I did my grocery shopping at the PureGold supermarket this week. It’s good to change things up occasionally, and sometimes I can procure some otherwise hard-to-find items that Royal doesn’t stock. Not so much yesterday; one item I needed was some dental flossers. For some unfathomable reason, Royal never has them. Up until yesterday, I’ve always been able to stock up on floss at PureGold, but nope, none to be found. Yeah, I know; if that is my biggest complaint, I’m doing pretty damn good.

After shopping, I had my driver take me and Buddy to visit the vet. Buddy’s been scratching his ears and walking around shaking his head like a crazy person for a couple of weeks now. Figured it was time to get it checked out. The vet diagnosed an ear infection and provided some droplets and pills. And this:

So, yeah, he’s not scratching anymore, but I really don’t like it. Seems almost cruel somehow.

He seems to be getting used to it, though.

In the afternoon, I had a massage but declined the offered “happy ending.” I guess that illustrates that I’m still feeling out of sorts better than anything else I might say. I’m just not in the mood.

As a quick update, all the physical symptoms are gone–no more fever and no more aches and pains. Now I’m just tired. How tired? I’m taking naps throughout the day. Up at five this morning doing my internet routines, and by six, I felt the need to lay back down and rest. So, it’s not even an issue of being physically tired. Just mentally fatigued.

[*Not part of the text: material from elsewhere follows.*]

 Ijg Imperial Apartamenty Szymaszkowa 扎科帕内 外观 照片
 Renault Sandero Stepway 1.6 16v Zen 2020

I did an 8K walk this morning, which wasn’t easy, but the hardest part was forcing myself to get out there and do it. My body is capable; my mind isn’t willing. My plan is just to walk it off.

One bright note which may or may not be related is that I don’t have much appetite these days. Or at least I don’t feel hungry much. Weigh-in this morning finds me at 206.9. I’ve lost more weight in the one week since I’ve been sick than I did in the three previous weeks of my diet. So, there’s a silver lining, at least.

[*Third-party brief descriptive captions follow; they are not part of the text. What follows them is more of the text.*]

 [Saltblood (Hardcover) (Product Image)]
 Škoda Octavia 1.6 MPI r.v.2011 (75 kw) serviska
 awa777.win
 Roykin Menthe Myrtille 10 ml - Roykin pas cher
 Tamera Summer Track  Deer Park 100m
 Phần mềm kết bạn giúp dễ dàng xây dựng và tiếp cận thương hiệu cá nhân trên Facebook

Last night I did some water with gin at IDM, Cheap Charlies, and Hot Zone. I was the only customer at Hot Zone, and when I left, I gave the dancers and waitresses 50 pesos each to remember me.

I finished my night at Outback, where once again, I was the only customer in the place. The girls were all looking at me thirstily, and I eventually relented and bought them a round of drinks. Yeah, I’m a soft touch, but I don’t mind. Getting a drink commission means a lot more to them than the money does to me.

Can’t you just feel the love?

There you have another snapshot from my so-called life. I’m hoping I get over this being tired thing soon. I’m tired of it. Now I need another nap.

4 thoughts on “Pure Gold

  1. Poor Buddy, with his Collar of Shame. Our cat had to go through that after having an operation to remove a damaged eye (catfight). Took a while for the cat to get used to not having depth perception, but after a few months, he was back to hunting local rabbits that were stupid enough to stray into our back yard.

    My body is capable; my mind isn’t willing. My plan is just to walk it off.

    Pretty much my answer to most problems. Twinge in the ankle? Walk it off. One knee is aching? Walk it off. Odd pain somewhere? Walk it off. Seems to work, so I’m sticking with that strategy. Good luck to you as you continue to work your way back to normal.

  2. This is the first time I’ve had to put a pet in one of those collars. I understand the intent and purpose, but it looks like he is miserable wearing it. I guess he’ll adapt.

  3. Funny, just saw something where a person used pool noodles around the collar of a dog to prevent them from scratching rather than the cone of shame. Seemed to work quite well. Looks a bit less dorky, but I really dont think that the dog cares one way or the other.

  4. Yeah, Buddy seems to have adapted to his new circumstances. I think it bothers me more than him. I’ll be glad when I can remove it for good.